■ Work to do ■
Reproduce the lines below word for word, but leave out the pictures.

--- start Data to process ---

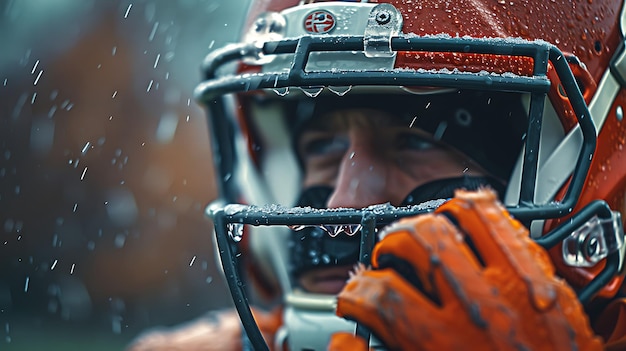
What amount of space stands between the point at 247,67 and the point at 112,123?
4166mm

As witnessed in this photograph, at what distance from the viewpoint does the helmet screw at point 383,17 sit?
0.96m

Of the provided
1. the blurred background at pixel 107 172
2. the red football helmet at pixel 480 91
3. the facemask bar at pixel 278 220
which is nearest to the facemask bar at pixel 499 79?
the red football helmet at pixel 480 91

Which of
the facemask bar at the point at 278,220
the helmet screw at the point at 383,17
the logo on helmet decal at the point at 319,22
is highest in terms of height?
the helmet screw at the point at 383,17

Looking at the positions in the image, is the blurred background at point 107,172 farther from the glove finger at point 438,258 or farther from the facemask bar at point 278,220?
the glove finger at point 438,258

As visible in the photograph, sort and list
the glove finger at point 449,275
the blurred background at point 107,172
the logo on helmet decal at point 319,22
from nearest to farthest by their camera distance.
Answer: the glove finger at point 449,275 → the logo on helmet decal at point 319,22 → the blurred background at point 107,172

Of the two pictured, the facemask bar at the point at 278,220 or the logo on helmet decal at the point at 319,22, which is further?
the logo on helmet decal at the point at 319,22

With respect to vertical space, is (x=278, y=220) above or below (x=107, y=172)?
above

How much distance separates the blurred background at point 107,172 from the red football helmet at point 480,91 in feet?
12.7

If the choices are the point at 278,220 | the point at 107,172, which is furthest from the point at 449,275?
the point at 107,172

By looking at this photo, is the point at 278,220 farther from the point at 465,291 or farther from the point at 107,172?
the point at 107,172

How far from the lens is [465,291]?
2.12 feet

--- end Data to process ---

■ Result ■
What amount of space stands between the point at 247,67 and the point at 112,123?
4166mm

As witnessed in this photograph, at what distance from the viewpoint does the helmet screw at point 383,17 sit?
0.96m

Of the provided
1. the blurred background at pixel 107 172
2. the red football helmet at pixel 480 91
3. the facemask bar at pixel 278 220
which is nearest to the facemask bar at pixel 499 79?
the red football helmet at pixel 480 91

Which of
the facemask bar at the point at 278,220
the helmet screw at the point at 383,17
the logo on helmet decal at the point at 319,22
is highest in terms of height?
the helmet screw at the point at 383,17

Looking at the positions in the image, is the blurred background at point 107,172 farther from the glove finger at point 438,258 or farther from the facemask bar at point 278,220?
the glove finger at point 438,258

As visible in the photograph, sort and list
the glove finger at point 449,275
the blurred background at point 107,172
the logo on helmet decal at point 319,22
from nearest to farthest by their camera distance.
Answer: the glove finger at point 449,275 → the logo on helmet decal at point 319,22 → the blurred background at point 107,172

Of the two pictured, the facemask bar at the point at 278,220 or the logo on helmet decal at the point at 319,22, which is further?
the logo on helmet decal at the point at 319,22

With respect to vertical space, is (x=278, y=220) above or below (x=107, y=172)?
above

How much distance separates the blurred background at point 107,172 from the red football helmet at point 480,91 in feet?
12.7

If the choices are the point at 278,220 | the point at 107,172, which is furthest from the point at 449,275?
the point at 107,172

By looking at this photo, is the point at 278,220 farther from the point at 465,291 or farther from the point at 107,172?
the point at 107,172

How far from the lens is [465,291]?
2.12 feet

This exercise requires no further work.